##### Text passage #####

We introduce the notion of relaxed multi-commodity flow and show
its usefulness in designing approximation algorithms. The
problems we consider are cut-related problems in graphs.
A common framework for designing approximation algorithms for
such problems is the primal-dual method. In many cases, however,
the integrality gap is large, and thus, it is not possible to
obtain small (constant) approximation factors via this approach.
We have developed a technique for overcoming this obstacle in
certain cases. Suppose that the dual problem is some form of the
multi-commodity flow problem. A new version of the flow problem
is defined which we call relaxed multi-commodity flow. The main
feature of this new flow function is that it distinguishes
between inter-commodity and intra-commodity constraints, and
relaxes the inter-commodity constraint. We apply this technique
to two problems: the directed multiway cut problem and the subset
feedback set problem. In both cases we obtain constant
approximation factors which improve upon logarithmic
approximation factors previously known.
The following polynomial time approximation algorithms were
obtained:
(1) An approximation algorithm that achieves a factor of 2 for
the minimum weight multiway cut problem in directed graphs.
(2) An approximation algorithm that achieves a factor of 2 for
the minimum weight subset feedback edge set problem.
(3) An approximation algorithm that achieves a factor of 8 for
the minimum weight subset feedback vertex set problem.
(Joint work with J. Naor)

##### Collected data #####

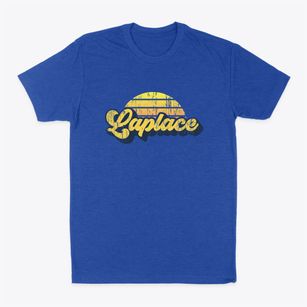 Laplace Illinois Sublime Sunset Classic Dad T-Shirt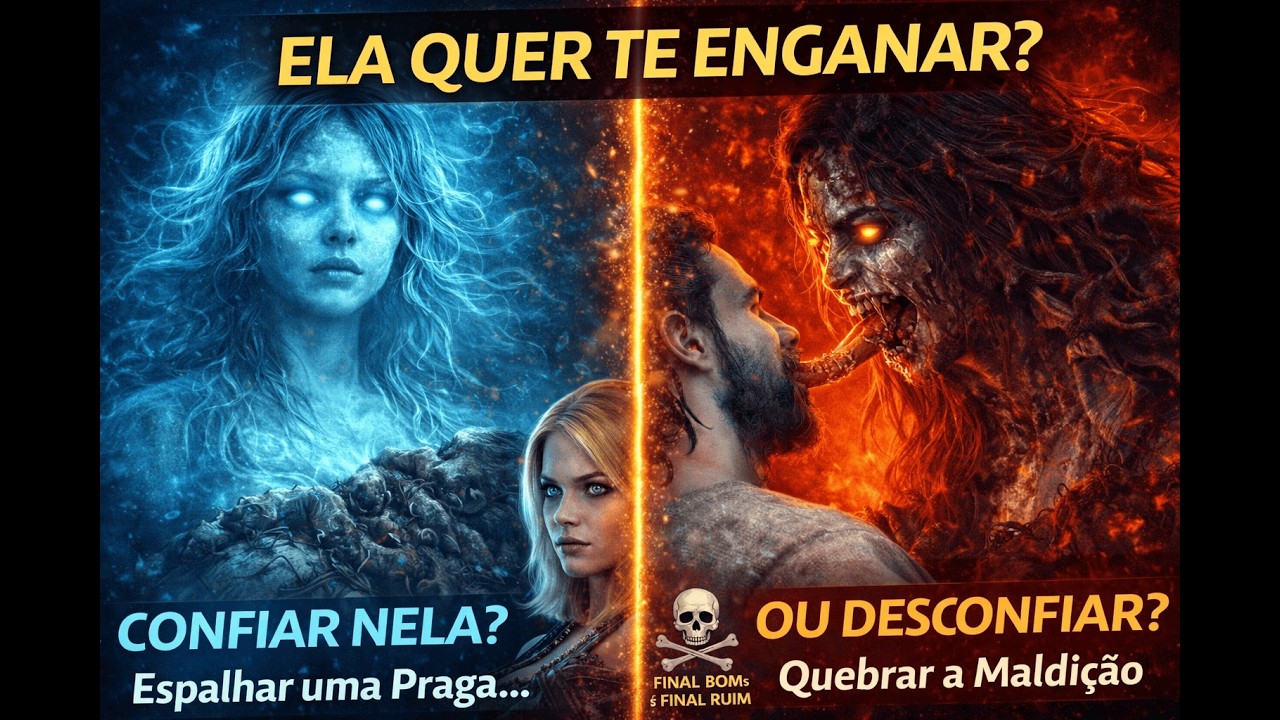 KEIRA METZ ESCONDE UM SEGREDO? 😳 Final Bom ou Ruim na Torre de Fyke! | The Witcher 3 #15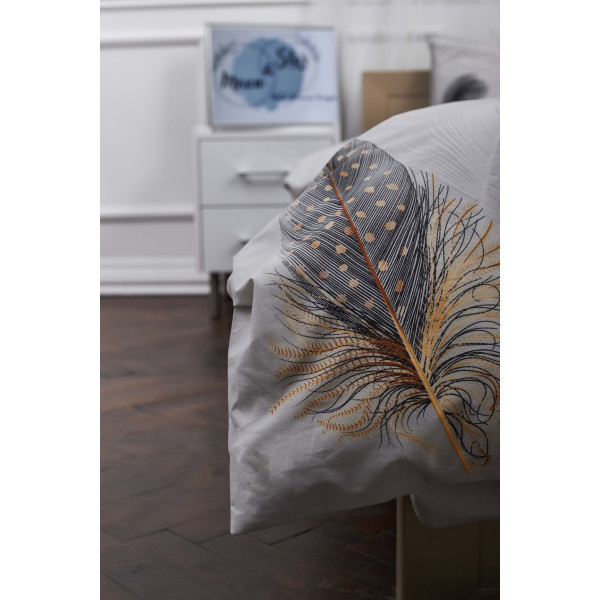 Фото - Комплект постільної білизни Moon&Star 200х220 см нав. 2х50х70 Soccoro Ranforce Elite (MS-820000361)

#####

> **Task goal**:
Using the relaxed flow abstract, answer each of these:
(a) Which framework does it name as common for designing approximation algorithms for cut-related problems?
(b) Which of the two kinds of constraints does the relaxed multi-commodity flow relax?
(c) What approximation factor is achieved for the minimum weight subset feedback vertex set problem?
The lines above come from a separate source, not from the relaxed flow abstract.

> **Result of this exercise**:
(a) The primal-dual method
(b) The inter-commodity constraint
(c) A factor of 8